> _YOUR OBJECTIVE_: Which lines of the material contain the string "placed", matching case? Pick out each one and copy it in full.

Records of spatial relationships:
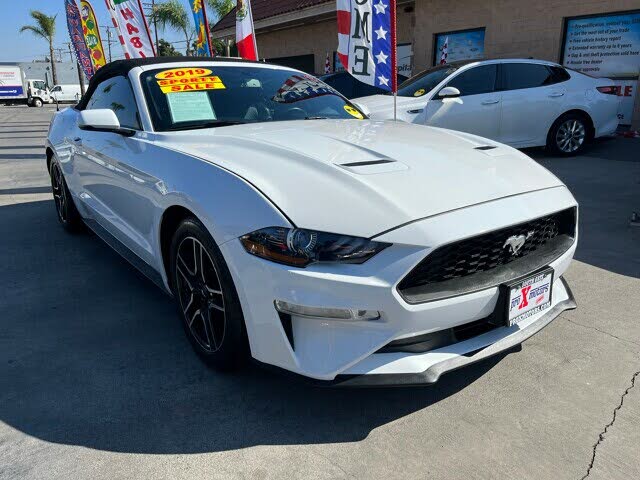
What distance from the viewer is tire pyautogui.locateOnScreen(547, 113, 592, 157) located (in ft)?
27.3

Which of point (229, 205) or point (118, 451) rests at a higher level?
point (229, 205)

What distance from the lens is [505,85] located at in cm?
802

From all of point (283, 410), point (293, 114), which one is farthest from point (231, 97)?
point (283, 410)

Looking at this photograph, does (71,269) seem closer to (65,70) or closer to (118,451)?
(118,451)

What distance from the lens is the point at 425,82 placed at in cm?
805

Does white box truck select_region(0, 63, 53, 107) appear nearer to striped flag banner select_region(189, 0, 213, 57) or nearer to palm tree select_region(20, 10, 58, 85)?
palm tree select_region(20, 10, 58, 85)

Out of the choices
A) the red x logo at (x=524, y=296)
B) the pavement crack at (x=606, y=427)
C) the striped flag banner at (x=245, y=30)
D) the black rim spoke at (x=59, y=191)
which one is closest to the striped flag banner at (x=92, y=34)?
the striped flag banner at (x=245, y=30)

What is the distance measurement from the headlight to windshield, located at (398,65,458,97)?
20.7 ft

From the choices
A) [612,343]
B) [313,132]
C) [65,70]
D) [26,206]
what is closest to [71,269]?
[313,132]

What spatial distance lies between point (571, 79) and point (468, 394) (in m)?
7.48

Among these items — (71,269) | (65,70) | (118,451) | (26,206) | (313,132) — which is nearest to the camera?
(118,451)

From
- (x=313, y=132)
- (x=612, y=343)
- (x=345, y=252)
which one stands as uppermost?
(x=313, y=132)

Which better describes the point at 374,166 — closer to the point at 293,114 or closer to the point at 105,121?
the point at 293,114

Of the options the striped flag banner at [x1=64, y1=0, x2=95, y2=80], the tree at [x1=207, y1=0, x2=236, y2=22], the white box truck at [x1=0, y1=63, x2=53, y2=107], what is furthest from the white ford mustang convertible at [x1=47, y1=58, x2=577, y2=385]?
the white box truck at [x1=0, y1=63, x2=53, y2=107]
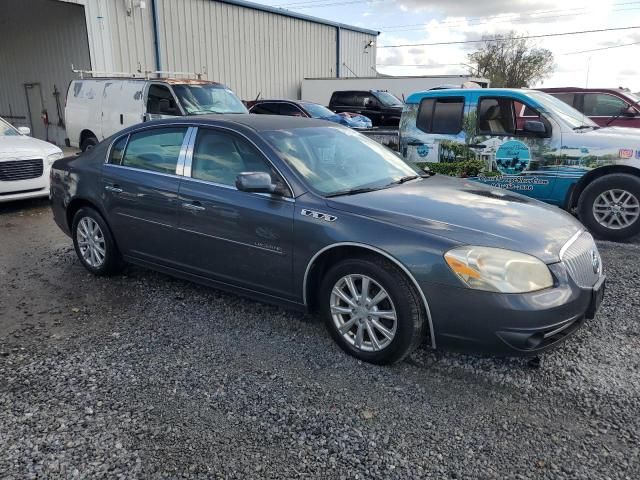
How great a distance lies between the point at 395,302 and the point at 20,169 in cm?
700

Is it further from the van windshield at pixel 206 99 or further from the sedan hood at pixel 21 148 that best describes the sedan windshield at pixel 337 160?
the van windshield at pixel 206 99

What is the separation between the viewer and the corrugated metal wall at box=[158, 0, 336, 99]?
1861 cm

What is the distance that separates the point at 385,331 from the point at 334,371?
1.36ft

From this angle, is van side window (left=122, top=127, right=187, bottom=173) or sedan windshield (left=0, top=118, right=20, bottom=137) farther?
sedan windshield (left=0, top=118, right=20, bottom=137)

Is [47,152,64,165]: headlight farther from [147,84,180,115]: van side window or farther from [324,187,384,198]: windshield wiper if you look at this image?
[324,187,384,198]: windshield wiper

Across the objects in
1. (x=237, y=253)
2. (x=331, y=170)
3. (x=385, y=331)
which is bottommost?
(x=385, y=331)

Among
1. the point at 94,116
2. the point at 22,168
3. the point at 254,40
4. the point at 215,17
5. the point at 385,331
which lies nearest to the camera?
the point at 385,331

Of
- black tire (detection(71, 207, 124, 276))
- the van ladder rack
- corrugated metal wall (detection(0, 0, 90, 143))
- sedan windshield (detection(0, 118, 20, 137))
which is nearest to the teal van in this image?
black tire (detection(71, 207, 124, 276))

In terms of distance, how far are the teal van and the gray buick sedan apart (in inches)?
99.2

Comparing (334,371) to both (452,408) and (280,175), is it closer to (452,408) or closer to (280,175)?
(452,408)

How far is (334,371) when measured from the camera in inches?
131

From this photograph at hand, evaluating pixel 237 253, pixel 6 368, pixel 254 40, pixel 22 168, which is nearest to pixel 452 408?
pixel 237 253

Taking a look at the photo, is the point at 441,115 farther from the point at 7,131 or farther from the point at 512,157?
the point at 7,131

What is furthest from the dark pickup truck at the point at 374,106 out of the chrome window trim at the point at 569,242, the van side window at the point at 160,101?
the chrome window trim at the point at 569,242
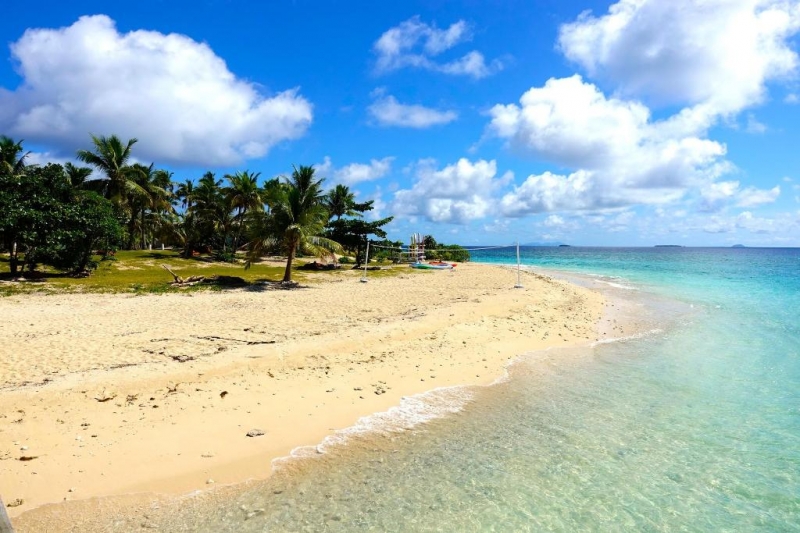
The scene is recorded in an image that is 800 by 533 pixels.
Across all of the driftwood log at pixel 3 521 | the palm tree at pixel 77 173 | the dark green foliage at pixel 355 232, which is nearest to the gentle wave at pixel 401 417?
the driftwood log at pixel 3 521

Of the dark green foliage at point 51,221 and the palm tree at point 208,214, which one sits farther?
the palm tree at point 208,214

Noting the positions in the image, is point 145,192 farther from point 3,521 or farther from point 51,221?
point 3,521

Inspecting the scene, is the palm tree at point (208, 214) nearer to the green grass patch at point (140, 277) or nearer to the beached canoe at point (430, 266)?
the green grass patch at point (140, 277)

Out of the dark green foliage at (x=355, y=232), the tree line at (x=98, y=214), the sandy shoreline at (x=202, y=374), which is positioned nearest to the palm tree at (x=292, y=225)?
the tree line at (x=98, y=214)

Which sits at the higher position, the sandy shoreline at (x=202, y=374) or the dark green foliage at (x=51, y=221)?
the dark green foliage at (x=51, y=221)

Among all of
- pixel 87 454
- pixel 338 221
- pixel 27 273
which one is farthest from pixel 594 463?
Answer: pixel 338 221

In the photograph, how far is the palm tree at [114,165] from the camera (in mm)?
34594

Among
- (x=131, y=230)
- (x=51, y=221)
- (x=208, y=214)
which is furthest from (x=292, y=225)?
(x=131, y=230)

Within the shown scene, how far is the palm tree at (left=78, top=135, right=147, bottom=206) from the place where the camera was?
1362 inches

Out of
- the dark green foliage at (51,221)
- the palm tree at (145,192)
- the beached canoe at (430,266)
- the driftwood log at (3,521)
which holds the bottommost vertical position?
the driftwood log at (3,521)

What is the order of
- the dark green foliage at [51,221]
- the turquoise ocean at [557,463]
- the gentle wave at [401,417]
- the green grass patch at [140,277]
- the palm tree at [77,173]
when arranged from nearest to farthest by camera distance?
the turquoise ocean at [557,463] → the gentle wave at [401,417] → the green grass patch at [140,277] → the dark green foliage at [51,221] → the palm tree at [77,173]

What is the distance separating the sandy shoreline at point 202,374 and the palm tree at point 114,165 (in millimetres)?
22132

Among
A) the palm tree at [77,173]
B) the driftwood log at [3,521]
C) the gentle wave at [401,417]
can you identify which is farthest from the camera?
the palm tree at [77,173]

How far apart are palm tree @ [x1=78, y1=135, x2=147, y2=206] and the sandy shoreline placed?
22.1m
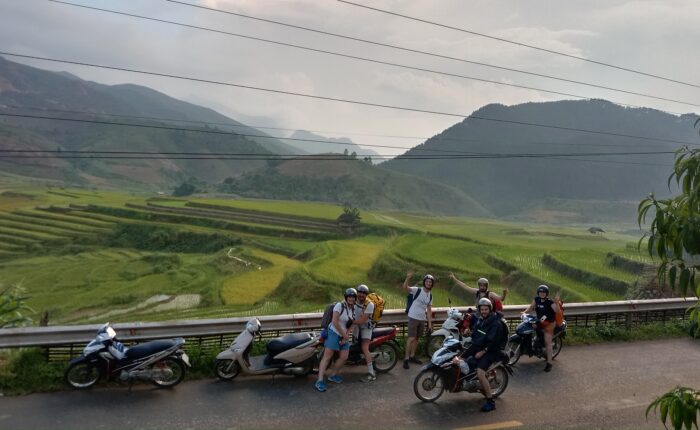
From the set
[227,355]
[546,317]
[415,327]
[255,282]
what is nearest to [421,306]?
[415,327]

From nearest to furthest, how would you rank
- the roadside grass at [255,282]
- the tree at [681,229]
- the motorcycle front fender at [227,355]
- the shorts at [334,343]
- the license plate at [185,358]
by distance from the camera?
the tree at [681,229], the license plate at [185,358], the motorcycle front fender at [227,355], the shorts at [334,343], the roadside grass at [255,282]

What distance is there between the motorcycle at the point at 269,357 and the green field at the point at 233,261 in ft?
46.4

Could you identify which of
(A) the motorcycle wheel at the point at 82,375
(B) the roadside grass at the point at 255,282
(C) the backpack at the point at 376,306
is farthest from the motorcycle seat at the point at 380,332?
(B) the roadside grass at the point at 255,282

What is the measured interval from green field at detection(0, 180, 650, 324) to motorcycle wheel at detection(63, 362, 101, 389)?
622 inches

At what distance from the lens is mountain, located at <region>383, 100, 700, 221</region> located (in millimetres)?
155125

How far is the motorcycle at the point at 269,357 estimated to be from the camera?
304 inches

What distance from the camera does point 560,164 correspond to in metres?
171

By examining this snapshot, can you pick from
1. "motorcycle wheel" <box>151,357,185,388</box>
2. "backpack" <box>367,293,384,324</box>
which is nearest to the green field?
"backpack" <box>367,293,384,324</box>

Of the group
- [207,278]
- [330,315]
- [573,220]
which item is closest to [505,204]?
[573,220]

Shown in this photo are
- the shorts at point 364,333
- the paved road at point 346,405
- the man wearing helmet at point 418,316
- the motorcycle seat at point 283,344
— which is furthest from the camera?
the man wearing helmet at point 418,316

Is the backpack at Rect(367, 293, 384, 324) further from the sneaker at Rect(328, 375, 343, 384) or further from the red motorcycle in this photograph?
the sneaker at Rect(328, 375, 343, 384)

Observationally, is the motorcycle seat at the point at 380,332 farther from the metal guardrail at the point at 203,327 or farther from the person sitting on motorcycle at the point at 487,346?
the person sitting on motorcycle at the point at 487,346

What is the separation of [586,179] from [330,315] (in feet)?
570

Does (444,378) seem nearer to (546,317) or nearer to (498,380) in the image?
(498,380)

> _FINAL RESULT_:
What distance from the lens is the point at 425,82 placed at in cm?
How far apart are palm tree @ [x1=78, y1=135, x2=147, y2=206] and the sandy shoreline placed?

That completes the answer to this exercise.